Regreso con gloria
Ya es casi patológico: los realizadores que flanquean la gran industria norteamericana sienten fascinación por las historias de redención personal-profesional. Basada en la novela de Thomas Cobb, Loco Corazón (Crazy Heart, 2009), previsible pero genuina, calculada pero honesta, es el ejemplar de la temporada de premios 2010 que alcanzó la cumbre con el Oscar a Mejor Actor para su protagonista, Jeff Bridges.
Con la voz rasposa y el cuerpo ajado, el barbado Bad Blake es apenas la sombra del exitoso músico country que supo ser. Su boca, la misma que paladeó el dulce néctar del dinero, hoy está inundada de alcohol y vómito. Las cuerdas vocales que arriaron miles a estadios son ya una foto sepia. El destino parece imposible de torcer. Tenía que ser, cómo no, una mujer la encargada de propulsarlo hacia la salvación.

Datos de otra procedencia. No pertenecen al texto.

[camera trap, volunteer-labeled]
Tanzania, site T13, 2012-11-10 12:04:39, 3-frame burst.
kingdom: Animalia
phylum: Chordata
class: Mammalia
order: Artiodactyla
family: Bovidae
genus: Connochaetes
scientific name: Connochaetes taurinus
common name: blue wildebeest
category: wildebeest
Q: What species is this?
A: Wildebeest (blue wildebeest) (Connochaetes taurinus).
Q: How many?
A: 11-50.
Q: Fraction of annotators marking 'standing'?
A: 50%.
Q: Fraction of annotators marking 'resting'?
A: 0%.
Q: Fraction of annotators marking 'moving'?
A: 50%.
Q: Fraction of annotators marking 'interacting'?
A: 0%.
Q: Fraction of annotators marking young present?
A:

Más por caprichos de la cronología que por méritos de la calidad, Loco Corazón es la hermana menor de El Luchador (The Wrestler, 2008). El Red Blake de Jeff Bridges debería tomar un café con Randy, aquella criatura con la que Darren Aronofsky reinventó a Mickey Rourke. Sus vidas se espejan; la vida, oscilante y transitoria, está en baja: son residuos del sistema en general, del norteamericano en particular. No es casual la elección de sus oficios: la música country y la lucha libre son dos grandes pasiones del los estadounidenses.
El primero sacia la nostalgia del éxito con alcohol y sexo ocasional con alguna igualmente ocasional seguidora dispuesta. Sabe que los estadios llenos, las bateas empapeladas, su voz sonando en cada espacio del dial, forma parte de un tiempo ya pretérito. Al segundo, en cambio, aún le cuesta aceptar el vacío, sábado a sábado aspira que las luchas de catch con sus oxidados colegas y amigos lo catapulte de nuevo hacia el estrellato perdido. Allí está la trouppe de musculosos gigantes vencidos por el entretenimiento más vacuo y digital, en la triste y solitaria ronda de autógrafos con más firmantes que fanáticos.
La diferencia radica en las motivaciones existenciales. Randy está en el abismo, empastillado y dolorido, cuando busca un nuevo objetivo que lo ancle a la vida. Es la hija quien lo subvierte, lo invita a seguir adelante. Ante la misma cornisa, Red Blake está sólo: la sangre de su sangre lo rechaza, le corta el teléfono con la crueldad propia del desarraigado. Es a partir de ahí que ambos relatos avanzan de la mano. Las apariciones de Cassidy en El Luchador y de Jean en Loco Corazón funcionan como salvavidas simbióticos ante las tormentas inevitables. De pronto, Randy y Red encuentran un haz de luz en la oscuridad que los invadía. Tanto Darren Aronofsky como el debutante Scott Cooper retratan la redención de sus criaturas.
Pero el conocimiento previo del camino a recorrer no impide el disfrute de un relato bien construido, que avanza firme y seguro del crepúsculo (personal y laboral) al amanecer. Corazón salvaje es tan noble como las criaturas que la habitan, seres sufrientes por las vicisitudes de una existencia lejana de la previsión y el planeamiento. Además de Red, está Jane (Maggie Gyllenhaal, felizmente medida para su habitual desmesura), embarazada en las postrimerías de la adolescencia; el barman Wayne (Robert Duvall), alcohólico en plena etapa de recuperación; y hasta las esporádicas grupies del cantante, para quienes la vida también es un camino ríspido de incontables vericuetos.
Para Blake es posible un retorno hacia la sobriedad y los escenarios: su oficio no mata. El protagonista de El Luchador, en cambio, sabe que la muerte acecha en cada salto, en cada pirueta, en cada esfuerzo físico de su gastado cuerpo. Pero en la lucha está su vida, la totalidad de su ser. Ese último plano cenital transluce la esencia de su pasado, presente y futuro. Randy termina por aceptar su condición de luchador, tanto abajo como arriba del ring, y aún lejos de la fama y el éxito. El café terminará con ambos de pie, felices por que al fin y al cabo, tras años de curvas, la vida se vislumbra recta. Y felizmente predecible.